Who doesn’t enjoy being right? I know in my family it’s a personal challenge. The underlying question, though, shouldn’t be who is right but in whose eyes are you right? That makes all the difference in the world. As Jesus continued with His teaching from Matt. 5 He makes the statement that people will call you blessed if you hunger and thirst for righteousness. With that desire, He declares, you will be satisfied. Is He talking about being right all the time? Let’s explore it for a moment.

Yes, I want to be right. However, as a believer in Jesus Christ I want to be right in His eyes, not my own. After I have entered into this new relationship with Christ, I have been spiritually reborn, my desire for rightness moves from my own eyes to His. His sacrifice on the cross in my place purchased this clean record for me and now I am pure and holy, spiritually, in Him. But I have to move on. My desire, my hunger and thirst, my spiritual appetites, move on from self-centeredness to God-centeredness. That should be our spiritual progression.

Sanctification is a big word for walking rightly with God. It’s our everyday life lived with this craving to be viewed by Him as holy and blameless: right. This attitude cannot include constantly getting our own way, getting even for a wrong suffered, or taking retaliation against someone even when they deserve it. Holding bitterness in your heart until you are ready to explode at the mention of a name is not right.

Jesus is teaching us in this sermon how to live in the Kingdom of God. He is giving us a better way, a higher way, a way that is right in His eyes. King David had this deep craving, listen to His declaration:

Because I am righteous, I will see you.

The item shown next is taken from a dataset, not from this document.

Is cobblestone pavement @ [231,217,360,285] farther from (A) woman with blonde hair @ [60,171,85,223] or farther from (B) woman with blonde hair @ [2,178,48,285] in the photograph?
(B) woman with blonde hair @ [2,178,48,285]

When I awake, I will see you face to face and be satisfied. (Psalms 17:15 NLT)

That’s kingdom living. Walking with God every day with His perspective in mind. This verse isn’t about justification, being declared innocent of our sin, it’s about caring what Jesus thinks about us. It’s about His opinion, not ours. David didn’t do everything right but He had that confidence that God was leading him in his decisions.

I was blameless before him, and I kept myself from my guilt. So the Lord has rewarded me according to my righteousness, according to the cleanness of my hands in his sight. (Psalm 18:23, 24 ESV)

I want to hunger and thirst for rightness in God’s eyes. If I say I don’t care then my heart is obviously already filled: with myself. The mother of Jesus prophesied in Luke 1:53 that the Messiah would fill the hungry with good things but the rich He would send away empty. Ouch.

So go ahead and be right, He wants you to. But make sure that your rightness is His rightness.